I haven't done that in a long time. I barely remember charcoaling steaks on the patio when I was married, and I've never charcoaled no steaks during my single years. I left my parent's house to join the Navy when I was eighteen, got married to my first wife a year or so after I got out of the Navy. I don't remember grilling steaks outside during that whole marriage. We ate out a lot. Mostly steaks.

I left that marriage in my late twenties, bummed around for a few years, then married my second wife when I was in my mid-thirties and didn't cook no steaks outside except for once or twice, and I've lived alone since that marriage broke up in my early forties, and I ain't cooked no steaks since I've lived in this house going on thirty years.

The truth may turn out to be that I've only cooked steaks outside on a grill maybe ten or fewer times in my whole life.
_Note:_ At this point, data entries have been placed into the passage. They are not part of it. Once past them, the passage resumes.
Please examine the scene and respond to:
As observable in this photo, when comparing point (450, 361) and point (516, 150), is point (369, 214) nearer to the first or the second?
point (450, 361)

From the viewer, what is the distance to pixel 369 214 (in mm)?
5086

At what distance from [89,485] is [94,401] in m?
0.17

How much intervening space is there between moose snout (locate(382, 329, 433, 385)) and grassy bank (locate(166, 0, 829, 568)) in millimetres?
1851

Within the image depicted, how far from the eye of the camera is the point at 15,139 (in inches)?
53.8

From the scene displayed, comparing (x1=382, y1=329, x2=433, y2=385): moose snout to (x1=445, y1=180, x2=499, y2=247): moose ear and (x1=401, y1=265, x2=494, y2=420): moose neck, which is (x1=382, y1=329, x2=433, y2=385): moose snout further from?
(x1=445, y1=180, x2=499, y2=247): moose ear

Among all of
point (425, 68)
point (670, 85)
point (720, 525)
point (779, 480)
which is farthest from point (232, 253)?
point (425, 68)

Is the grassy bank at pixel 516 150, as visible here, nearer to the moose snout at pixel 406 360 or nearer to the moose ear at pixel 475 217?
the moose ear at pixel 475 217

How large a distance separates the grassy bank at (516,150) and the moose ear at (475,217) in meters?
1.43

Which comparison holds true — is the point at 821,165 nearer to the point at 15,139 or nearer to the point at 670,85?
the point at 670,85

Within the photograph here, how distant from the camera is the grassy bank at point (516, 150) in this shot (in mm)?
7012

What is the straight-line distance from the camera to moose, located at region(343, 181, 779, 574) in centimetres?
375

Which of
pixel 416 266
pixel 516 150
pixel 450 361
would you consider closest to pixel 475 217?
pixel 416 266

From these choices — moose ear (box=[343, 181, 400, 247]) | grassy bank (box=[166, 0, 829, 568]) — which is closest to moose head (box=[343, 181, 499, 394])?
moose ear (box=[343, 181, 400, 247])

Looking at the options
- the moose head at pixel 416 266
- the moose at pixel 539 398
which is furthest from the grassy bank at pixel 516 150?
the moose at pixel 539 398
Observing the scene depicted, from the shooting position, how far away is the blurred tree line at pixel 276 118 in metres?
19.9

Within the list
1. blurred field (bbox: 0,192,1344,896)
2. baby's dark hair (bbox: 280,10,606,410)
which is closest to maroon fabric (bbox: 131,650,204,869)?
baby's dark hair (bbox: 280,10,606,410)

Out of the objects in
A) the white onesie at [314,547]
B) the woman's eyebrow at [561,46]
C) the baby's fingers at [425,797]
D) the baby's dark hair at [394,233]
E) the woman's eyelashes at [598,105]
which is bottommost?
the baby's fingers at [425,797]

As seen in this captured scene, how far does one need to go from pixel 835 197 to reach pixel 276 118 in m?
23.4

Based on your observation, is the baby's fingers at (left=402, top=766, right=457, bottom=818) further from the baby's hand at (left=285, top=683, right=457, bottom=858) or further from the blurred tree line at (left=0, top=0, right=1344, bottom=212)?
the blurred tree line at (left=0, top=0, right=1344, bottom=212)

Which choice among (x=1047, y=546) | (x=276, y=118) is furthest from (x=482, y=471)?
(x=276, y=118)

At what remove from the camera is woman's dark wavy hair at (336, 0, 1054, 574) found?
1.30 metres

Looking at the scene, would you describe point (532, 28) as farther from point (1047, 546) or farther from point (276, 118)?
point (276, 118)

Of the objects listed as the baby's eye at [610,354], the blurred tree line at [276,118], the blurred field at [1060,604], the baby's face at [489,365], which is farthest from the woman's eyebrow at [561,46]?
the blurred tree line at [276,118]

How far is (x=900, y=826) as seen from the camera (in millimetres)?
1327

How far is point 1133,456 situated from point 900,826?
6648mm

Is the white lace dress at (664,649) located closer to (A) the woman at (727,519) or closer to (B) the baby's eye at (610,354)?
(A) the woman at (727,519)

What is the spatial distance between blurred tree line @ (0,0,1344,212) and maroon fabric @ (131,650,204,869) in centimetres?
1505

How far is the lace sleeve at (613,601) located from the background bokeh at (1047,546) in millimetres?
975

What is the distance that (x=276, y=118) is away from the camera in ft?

That may negate my chances of being selected as the suburbanite of the year. I think I may have done it more often at other people's houses than at my house.

The odd thing about that is that this last year-plus run is the longest I've observe a pure vegetarian diet when I made all the decisions about going vegan. I've stayed with vegans and had them for friends pretty much all my adult life, but to impose it upon myself is a rarity.